_Problems and tasks_
A. From the piece on Eternia, write out the part that opens with the words containing "E: Probably my" and closes with "world in compartments.".
B. In the piece on Eternia, which producer did she release the album 'At Last' with in 2010?

━━ Excerpt provided

A few years ago when I heard about Eternia’s tour of high schools as part of a Plan Canada charity initiative, I felt compelled to write her to just say: ‘Keep on doing what you’re doing – you’re changing lives’. The tour addressed women’s and girls rights. As a parent of a young girl I’d be dead excited to have a female rapper who’s not afraid to be perceived as a role-model come to speak and rap at my kid’s school about identity, self-esteem and girls rights.

Eternia, originally from Ottawa, now based in NYC, exudes generosity. She’s not content with making records. She whole-heartedly champions various causes and artists. With trademark gusto she hosts this recent free-to-download ‘World Hip Hop Women’ mixtape.

She writes heart-on-sleeve raps. In this interview with Canadian Journal This Magazine she explains: “one of the running critiques of It’s Called Life [her debut full-length release] was, “Great album, great album, too personal.” People don’t want you to go that deep, almost like it made them uncomfortable. But I can say for the most part people really relate and appreciate having someone else speak their story.”

I’m partial to this Beach Boys sampling scorcher of a track ‘Evidence’ from that early album.

In 2010 Eternia and collaborator hip-hop producer MoSS released the heavy-hitting album ‘At Last’. Album opener ‘Any Man’ certainly pulls no punches.

But my goodness, it’s this song ‘To the Future’ which just melts your heart and shows Eternia at her most personal and profound.

Last week Eternia answered a few questions I put to her:

70elevators: Which of your positive attributes is most evident in your music?
E: Probably my faith. I like to think my music has a ‘victorious’, ‘overcome all odds’ feel to it, for the most part. And that is an accurate reflection of my personality and approach to life. The glass is half full no matter what the circumstance. I do my best to appreciate the journey, even in the lowest of moments.

70elevators: If you could change one thing in the world what would it be?
E: People living compartmentalized lives and viewing the world in compartments.
Stereotyping, judging, making assumptions: this type of thinking and approach to life drives me crazy. I prefer a more holistic view and approach to all things and all people.

70elevators: If you were introducing someone to hip-hop music which album would you have them listen to?

━━━━
━━ Data

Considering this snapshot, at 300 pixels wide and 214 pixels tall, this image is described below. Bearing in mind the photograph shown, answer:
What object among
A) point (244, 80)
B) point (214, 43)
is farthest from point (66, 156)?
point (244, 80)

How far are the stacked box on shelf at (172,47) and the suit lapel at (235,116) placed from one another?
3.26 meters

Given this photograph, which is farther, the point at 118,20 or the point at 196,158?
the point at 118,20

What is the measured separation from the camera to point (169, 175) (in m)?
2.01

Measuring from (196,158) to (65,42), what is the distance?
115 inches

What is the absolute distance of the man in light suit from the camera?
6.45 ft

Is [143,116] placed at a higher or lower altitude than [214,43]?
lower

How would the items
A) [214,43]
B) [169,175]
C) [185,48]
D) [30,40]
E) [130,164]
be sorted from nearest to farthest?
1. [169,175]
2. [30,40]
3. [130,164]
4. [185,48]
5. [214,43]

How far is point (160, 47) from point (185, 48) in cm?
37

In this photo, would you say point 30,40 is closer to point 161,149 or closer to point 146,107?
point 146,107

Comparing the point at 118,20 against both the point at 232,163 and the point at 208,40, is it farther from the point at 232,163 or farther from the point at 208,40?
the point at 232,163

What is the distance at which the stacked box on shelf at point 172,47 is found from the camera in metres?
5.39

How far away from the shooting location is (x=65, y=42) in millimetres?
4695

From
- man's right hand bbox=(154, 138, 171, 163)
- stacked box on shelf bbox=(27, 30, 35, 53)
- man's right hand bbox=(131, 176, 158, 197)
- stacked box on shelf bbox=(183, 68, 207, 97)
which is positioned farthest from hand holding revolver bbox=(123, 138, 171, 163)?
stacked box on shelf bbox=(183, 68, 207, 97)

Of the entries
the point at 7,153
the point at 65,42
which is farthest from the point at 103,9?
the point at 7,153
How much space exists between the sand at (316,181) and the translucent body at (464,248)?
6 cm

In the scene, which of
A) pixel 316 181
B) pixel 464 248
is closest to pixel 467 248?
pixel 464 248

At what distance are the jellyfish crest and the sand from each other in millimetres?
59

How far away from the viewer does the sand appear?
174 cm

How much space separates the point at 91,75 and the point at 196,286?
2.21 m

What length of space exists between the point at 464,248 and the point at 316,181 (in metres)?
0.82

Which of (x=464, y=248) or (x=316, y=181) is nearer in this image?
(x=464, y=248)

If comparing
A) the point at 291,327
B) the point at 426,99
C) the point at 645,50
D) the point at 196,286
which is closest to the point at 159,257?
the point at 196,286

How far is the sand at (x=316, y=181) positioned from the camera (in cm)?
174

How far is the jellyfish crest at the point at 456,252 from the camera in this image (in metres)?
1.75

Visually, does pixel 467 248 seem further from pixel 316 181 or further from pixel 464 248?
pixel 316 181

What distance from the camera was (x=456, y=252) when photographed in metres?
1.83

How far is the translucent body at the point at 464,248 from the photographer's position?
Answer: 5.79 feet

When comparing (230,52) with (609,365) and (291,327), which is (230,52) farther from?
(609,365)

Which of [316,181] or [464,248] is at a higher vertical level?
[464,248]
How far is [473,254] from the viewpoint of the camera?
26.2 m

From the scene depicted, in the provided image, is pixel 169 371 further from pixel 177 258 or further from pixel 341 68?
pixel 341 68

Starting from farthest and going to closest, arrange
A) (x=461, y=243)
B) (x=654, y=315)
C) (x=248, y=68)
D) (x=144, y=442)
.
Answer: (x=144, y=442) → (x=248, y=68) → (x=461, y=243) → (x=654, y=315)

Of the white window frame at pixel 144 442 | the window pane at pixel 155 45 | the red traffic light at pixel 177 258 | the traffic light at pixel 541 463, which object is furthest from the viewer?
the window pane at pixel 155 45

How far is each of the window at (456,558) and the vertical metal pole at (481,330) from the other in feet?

━━━━

_Replies_
A.
E: Probably my faith. I like to think my music has a ‘victorious’, ‘overcome all odds’ feel to it, for the most part. And that is an accurate reflection of my personality and approach to life. The glass is half full no matter what the circumstance. I do my best to appreciate the journey, even in the lowest of moments.

70elevators: If you could change one thing in the world what would it be?
E: People living compartmentalized lives and viewing the world in compartments.

B. MoSS